City of Big Shoulders

I lived in Chicago for a dozen years, but that was a decade ago. Lots has changed, I noticed as I moved around the city today. The 2012 murder rate gets the news attention, of course, but my view was a longer one as I compared memories to current realities.

Some changes are depressing, as reflected on Printer’s Row (Dearborn Street between Harrison and Congress). In the last century, when the large Chicago printers succumbed to new technology, their multi-floor press factories were replaced by antique stores, independent booksellers and small pubs. None remain, now replaced in their turn by chain stores catering the the student population in the area.

Many areas, though, have gone through a wonderful transition. In the same area as Printer’s Row, on the other side of the University of Illinois at Chicago, Little Italy continues to become very trendy in a lasting, tasteful way. The apartments look appealing, and core restaurants of Tuscany and Rosebud have offspring throughout the city.

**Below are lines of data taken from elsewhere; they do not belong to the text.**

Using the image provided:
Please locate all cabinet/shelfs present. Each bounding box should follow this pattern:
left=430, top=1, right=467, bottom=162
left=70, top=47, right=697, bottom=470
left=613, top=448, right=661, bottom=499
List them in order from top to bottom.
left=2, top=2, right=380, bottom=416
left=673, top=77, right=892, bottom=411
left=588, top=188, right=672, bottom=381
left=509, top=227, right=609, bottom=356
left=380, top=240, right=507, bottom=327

The Daley’s were no strangers to the use of eminent domain, but the results are inarguable. Millennium Park provides a space that Grant Park never achieved on its own, and I’m looking forward to what has become of Meigs Field, the corporate airstrip on Northerly Island that is now the locale for a concert venue I’ll be visiting tomorrow night (that’s a blog teaser, assuming you don’t have internet service).

Some things should never change, and the famous Chicago Italian beef sandwich has not (I had the sausage beef combo, with hot peppers, for lunch). I still look for the Vienna Beef logo when I come into Chicago!